**Activity list:**
1. Restate the soup stock post from the words "Wednesday, April 23, 2008" through the words "garbage or compost.", switching "Campbells" to "Swansons".
2. Answer these questions from the soup stock post:
(a) What should you do with scraps you will not use the same day?
(b) Which bone from a ham did the writer's mother use?
(c) Which poultry parts work well as raw scraps?

[Opening Supplied text section]

Wednesday, April 23, 2008

Soup stock

I'm not sure why making soup stock at home is such a mysterious process to many people (including myself, up until recently). Maybe it's the gourmet-ish reputation, the pickiness about clarifying and straining out particles, the fact that it can be bought in ready-made cans and cartons so therefore it must be difficult to make. (Tricksy, tricksy Campbells!) But it's not finicky food; soup is probably one of the most basic ways to squeeze every last drop of nutrition out of your food, as broth can be made with scraps that would have otherwise gone into the garbage or compost.

The first step is to save the scraps. If you're not going to use them the same day, freeze them in an airtight baggie or tub.

Meat scraps such as bones, gristle, dry end slices from roasts and other 'inedible' leavings can all be used. My mother used to use the picked-clean bones from a turkey or chicken roast, or the central bone from a ham. You can use raw scraps if you have time to boil them long enough that they get cooked through. Poultry giblets and necks work well for this.

[Closing Supplied text section]
[Opening Dataset content section]

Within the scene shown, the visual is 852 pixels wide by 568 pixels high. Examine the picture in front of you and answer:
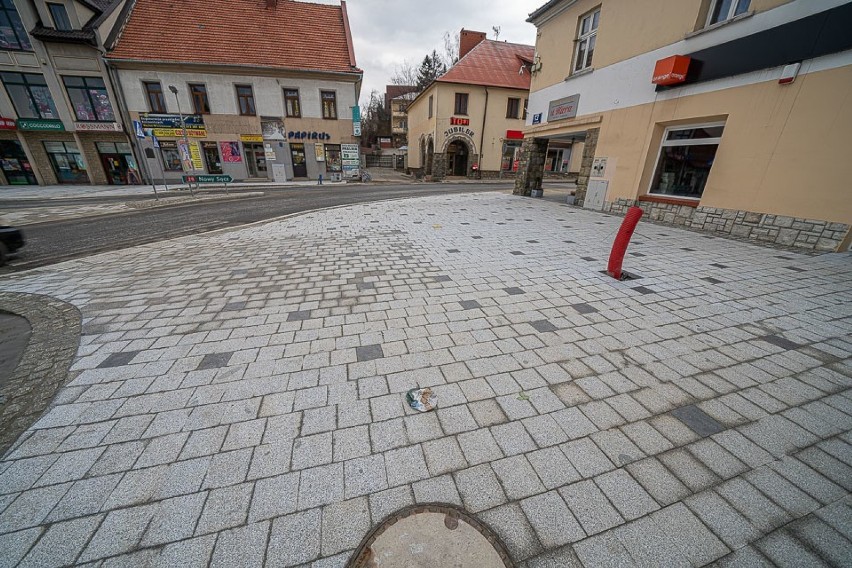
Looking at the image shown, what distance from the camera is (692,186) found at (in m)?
8.90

[Closing Dataset content section]

**Numbered answers:**
1.
Wednesday, April 23, 2008

Soup stock

I'm not sure why making soup stock at home is such a mysterious process to many people (including myself, up until recently). Maybe it's the gourmet-ish reputation, the pickiness about clarifying and straining out particles, the fact that it can be bought in ready-made cans and cartons so therefore it must be difficult to make. (Tricksy, tricksy Swansons!) But it's not finicky food; soup is probably one of the most basic ways to squeeze every last drop of nutrition out of your food, as broth can be made with scraps that would have otherwise gone into the garbage or compost.

2.
(a) Freeze them in an airtight baggie or tub.
(b) The central bone.
(c) Giblets and necks.